The lines to reproduce from the material below are those from the one containing "Researchers investigated how repeated" through the one containing "Participants completed three", both included; write them out exactly and add nothing.

▶ **EXERCISE DATA**
☆ ☆ ☆ ☆

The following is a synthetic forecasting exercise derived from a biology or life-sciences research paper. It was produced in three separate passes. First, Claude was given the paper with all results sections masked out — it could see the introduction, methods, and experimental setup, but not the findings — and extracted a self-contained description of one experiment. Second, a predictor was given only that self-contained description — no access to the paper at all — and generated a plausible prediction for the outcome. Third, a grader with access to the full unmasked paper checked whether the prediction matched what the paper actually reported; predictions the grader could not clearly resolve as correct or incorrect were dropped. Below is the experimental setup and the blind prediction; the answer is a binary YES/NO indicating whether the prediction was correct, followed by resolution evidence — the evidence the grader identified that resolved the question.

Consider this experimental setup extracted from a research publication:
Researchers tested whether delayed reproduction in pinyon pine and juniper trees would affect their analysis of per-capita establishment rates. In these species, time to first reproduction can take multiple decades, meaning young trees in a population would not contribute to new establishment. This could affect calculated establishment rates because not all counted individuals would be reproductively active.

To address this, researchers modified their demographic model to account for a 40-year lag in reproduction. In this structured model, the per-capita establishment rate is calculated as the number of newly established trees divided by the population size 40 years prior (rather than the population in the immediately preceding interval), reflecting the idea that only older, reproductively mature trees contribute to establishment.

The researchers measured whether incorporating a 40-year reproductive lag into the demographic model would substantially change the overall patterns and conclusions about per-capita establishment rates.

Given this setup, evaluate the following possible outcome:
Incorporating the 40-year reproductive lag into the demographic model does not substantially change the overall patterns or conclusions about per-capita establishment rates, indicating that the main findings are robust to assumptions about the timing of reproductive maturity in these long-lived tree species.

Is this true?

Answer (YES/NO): YES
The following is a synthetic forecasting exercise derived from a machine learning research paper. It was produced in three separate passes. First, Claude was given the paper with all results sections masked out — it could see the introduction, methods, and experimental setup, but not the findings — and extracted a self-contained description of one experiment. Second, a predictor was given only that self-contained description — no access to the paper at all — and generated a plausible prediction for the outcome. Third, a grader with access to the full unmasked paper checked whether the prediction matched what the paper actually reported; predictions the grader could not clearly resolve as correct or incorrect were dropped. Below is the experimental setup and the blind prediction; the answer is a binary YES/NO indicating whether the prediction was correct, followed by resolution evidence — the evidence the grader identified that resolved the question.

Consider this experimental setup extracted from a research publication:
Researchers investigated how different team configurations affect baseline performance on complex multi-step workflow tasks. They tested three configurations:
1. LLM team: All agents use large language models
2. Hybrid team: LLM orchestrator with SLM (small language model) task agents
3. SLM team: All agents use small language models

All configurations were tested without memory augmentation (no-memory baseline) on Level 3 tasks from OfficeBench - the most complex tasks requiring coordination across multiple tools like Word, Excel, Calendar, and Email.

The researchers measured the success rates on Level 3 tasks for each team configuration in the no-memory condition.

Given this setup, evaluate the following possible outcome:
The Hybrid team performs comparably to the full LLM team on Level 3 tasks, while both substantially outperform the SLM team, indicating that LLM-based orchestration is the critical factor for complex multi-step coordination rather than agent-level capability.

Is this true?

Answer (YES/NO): NO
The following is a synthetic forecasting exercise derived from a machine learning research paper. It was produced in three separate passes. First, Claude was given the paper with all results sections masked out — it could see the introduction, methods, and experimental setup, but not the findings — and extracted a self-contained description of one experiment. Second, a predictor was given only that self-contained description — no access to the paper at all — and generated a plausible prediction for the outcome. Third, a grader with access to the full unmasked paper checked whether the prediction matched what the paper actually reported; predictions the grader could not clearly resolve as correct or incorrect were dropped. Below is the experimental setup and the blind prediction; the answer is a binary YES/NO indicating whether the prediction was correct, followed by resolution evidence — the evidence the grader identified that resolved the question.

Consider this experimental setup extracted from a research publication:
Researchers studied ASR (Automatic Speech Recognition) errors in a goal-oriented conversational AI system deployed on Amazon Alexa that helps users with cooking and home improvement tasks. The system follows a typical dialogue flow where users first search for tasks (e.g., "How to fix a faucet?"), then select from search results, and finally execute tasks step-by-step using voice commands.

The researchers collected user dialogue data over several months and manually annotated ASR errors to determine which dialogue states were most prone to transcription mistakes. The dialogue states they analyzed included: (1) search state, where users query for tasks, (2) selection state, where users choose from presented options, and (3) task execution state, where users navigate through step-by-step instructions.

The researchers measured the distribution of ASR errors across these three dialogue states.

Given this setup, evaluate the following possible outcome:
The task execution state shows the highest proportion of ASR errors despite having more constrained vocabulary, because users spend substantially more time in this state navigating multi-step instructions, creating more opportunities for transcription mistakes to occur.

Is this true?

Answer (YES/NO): NO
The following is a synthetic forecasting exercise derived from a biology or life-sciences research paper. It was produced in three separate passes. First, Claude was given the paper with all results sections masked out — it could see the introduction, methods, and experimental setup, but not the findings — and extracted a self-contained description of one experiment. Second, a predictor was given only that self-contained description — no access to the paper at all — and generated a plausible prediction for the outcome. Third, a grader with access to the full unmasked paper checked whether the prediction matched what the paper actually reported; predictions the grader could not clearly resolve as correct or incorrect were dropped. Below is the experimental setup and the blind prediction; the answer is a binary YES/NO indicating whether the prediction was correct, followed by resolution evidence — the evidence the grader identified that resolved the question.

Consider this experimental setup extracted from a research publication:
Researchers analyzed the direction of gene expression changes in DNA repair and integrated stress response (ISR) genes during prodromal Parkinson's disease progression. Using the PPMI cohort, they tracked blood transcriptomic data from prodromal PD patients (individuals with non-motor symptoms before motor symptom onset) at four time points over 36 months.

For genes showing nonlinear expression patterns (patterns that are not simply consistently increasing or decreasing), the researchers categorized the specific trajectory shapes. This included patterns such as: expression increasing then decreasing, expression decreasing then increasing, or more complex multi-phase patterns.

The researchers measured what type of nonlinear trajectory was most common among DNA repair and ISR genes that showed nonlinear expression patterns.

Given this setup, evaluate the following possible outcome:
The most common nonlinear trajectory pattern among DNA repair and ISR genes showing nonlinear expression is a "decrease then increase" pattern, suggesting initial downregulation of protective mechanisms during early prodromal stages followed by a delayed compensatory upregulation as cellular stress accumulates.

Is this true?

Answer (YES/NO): NO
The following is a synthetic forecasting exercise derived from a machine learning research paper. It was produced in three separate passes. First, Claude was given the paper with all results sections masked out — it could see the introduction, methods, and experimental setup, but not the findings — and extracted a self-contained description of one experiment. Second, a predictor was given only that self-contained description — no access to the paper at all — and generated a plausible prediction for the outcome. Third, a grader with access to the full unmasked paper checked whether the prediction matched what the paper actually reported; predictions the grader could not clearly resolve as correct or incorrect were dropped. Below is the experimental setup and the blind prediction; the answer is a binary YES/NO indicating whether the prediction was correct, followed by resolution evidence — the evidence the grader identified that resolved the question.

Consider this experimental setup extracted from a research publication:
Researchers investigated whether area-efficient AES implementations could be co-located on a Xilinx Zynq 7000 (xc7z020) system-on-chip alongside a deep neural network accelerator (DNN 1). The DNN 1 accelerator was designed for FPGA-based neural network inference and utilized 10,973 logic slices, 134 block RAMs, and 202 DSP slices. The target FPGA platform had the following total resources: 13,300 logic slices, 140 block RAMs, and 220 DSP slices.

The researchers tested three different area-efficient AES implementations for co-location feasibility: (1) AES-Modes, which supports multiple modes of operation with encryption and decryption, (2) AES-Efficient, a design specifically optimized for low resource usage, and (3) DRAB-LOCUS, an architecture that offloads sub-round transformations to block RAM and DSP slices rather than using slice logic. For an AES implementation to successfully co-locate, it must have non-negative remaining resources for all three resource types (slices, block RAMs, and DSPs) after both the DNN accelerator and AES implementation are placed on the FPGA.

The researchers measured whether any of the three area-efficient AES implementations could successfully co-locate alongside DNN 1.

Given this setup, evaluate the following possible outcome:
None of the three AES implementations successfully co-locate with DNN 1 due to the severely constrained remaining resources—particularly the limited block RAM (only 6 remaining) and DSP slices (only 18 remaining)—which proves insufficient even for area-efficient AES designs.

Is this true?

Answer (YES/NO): YES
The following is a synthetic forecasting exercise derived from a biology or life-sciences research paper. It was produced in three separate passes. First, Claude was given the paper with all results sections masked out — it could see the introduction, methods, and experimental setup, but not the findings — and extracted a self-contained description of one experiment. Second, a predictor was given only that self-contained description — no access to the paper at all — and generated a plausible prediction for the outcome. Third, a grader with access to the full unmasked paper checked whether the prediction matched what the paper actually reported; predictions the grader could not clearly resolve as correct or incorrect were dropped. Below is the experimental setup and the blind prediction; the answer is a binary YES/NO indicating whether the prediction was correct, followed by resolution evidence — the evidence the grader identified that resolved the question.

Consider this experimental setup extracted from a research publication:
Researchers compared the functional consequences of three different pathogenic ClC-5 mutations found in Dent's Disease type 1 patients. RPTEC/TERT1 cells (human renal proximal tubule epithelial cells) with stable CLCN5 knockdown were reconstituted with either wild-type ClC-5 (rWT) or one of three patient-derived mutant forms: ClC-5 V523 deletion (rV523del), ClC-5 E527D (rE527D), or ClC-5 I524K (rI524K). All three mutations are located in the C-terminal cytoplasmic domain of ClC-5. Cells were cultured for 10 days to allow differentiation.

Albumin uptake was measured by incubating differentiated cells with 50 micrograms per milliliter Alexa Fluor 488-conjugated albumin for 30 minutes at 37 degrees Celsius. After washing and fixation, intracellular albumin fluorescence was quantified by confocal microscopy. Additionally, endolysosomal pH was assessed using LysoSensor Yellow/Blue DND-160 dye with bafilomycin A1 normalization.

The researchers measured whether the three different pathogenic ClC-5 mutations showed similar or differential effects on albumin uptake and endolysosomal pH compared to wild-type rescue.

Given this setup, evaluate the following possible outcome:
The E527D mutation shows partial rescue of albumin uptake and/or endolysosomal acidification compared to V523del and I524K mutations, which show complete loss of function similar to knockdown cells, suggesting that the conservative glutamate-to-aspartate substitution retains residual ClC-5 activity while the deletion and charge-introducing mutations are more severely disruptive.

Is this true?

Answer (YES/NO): YES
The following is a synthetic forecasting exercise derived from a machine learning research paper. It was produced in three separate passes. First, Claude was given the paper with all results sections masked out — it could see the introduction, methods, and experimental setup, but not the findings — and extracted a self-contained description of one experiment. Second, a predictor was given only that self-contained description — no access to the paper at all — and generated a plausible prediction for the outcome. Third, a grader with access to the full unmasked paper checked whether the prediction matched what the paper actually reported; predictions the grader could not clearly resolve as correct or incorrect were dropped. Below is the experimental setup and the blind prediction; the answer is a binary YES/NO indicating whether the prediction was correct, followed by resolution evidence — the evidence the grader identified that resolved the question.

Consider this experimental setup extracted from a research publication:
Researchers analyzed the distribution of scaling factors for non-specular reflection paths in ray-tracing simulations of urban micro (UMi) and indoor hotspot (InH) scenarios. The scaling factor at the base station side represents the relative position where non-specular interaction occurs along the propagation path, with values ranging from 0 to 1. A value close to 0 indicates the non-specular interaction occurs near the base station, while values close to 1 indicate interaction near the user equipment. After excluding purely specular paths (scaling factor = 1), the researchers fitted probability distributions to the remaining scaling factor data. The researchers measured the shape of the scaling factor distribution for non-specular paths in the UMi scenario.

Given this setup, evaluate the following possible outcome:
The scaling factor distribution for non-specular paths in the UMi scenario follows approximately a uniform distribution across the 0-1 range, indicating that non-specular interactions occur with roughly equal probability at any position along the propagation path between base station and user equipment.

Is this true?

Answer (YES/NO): NO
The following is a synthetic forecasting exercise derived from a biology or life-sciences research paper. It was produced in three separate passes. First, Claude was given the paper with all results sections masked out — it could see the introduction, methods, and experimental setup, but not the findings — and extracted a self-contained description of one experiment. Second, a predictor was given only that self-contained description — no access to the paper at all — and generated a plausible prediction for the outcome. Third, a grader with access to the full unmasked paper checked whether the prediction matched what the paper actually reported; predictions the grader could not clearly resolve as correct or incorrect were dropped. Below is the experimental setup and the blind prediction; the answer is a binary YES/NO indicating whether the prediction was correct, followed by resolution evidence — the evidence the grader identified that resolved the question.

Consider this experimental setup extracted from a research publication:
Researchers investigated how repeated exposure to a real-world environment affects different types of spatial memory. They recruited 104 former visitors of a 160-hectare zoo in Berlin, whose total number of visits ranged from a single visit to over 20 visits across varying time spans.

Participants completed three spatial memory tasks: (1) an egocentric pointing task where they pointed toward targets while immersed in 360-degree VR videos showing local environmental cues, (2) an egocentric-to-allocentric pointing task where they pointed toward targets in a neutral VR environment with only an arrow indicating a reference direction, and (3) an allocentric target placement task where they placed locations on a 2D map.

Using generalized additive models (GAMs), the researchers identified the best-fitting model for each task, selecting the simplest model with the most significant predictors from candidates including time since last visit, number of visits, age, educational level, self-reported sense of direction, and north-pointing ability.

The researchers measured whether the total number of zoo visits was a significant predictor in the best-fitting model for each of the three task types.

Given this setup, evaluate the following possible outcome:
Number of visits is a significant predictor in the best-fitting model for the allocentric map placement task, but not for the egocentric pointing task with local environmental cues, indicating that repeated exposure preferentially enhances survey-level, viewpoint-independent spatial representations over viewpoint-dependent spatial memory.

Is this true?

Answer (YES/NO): NO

☆ ☆ ☆ ☆

▶ **SOLUTION TO THIS EXERCISE**
Researchers investigated how repeated exposure to a real-world environment affects different types of spatial memory. They recruited 104 former visitors of a 160-hectare zoo in Berlin, whose total number of visits ranged from a single visit to over 20 visits across varying time spans.

Participants completed three spatial memory tasks: (1) an egocentric pointing task where they pointed toward targets while immersed in 360-degree VR videos showing local environmental cues, (2) an egocentric-to-allocentric pointing task where they pointed toward targets in a neutral VR environment with only an arrow indicating a reference direction, and (3) an allocentric target placement task where they placed locations on a 2D map.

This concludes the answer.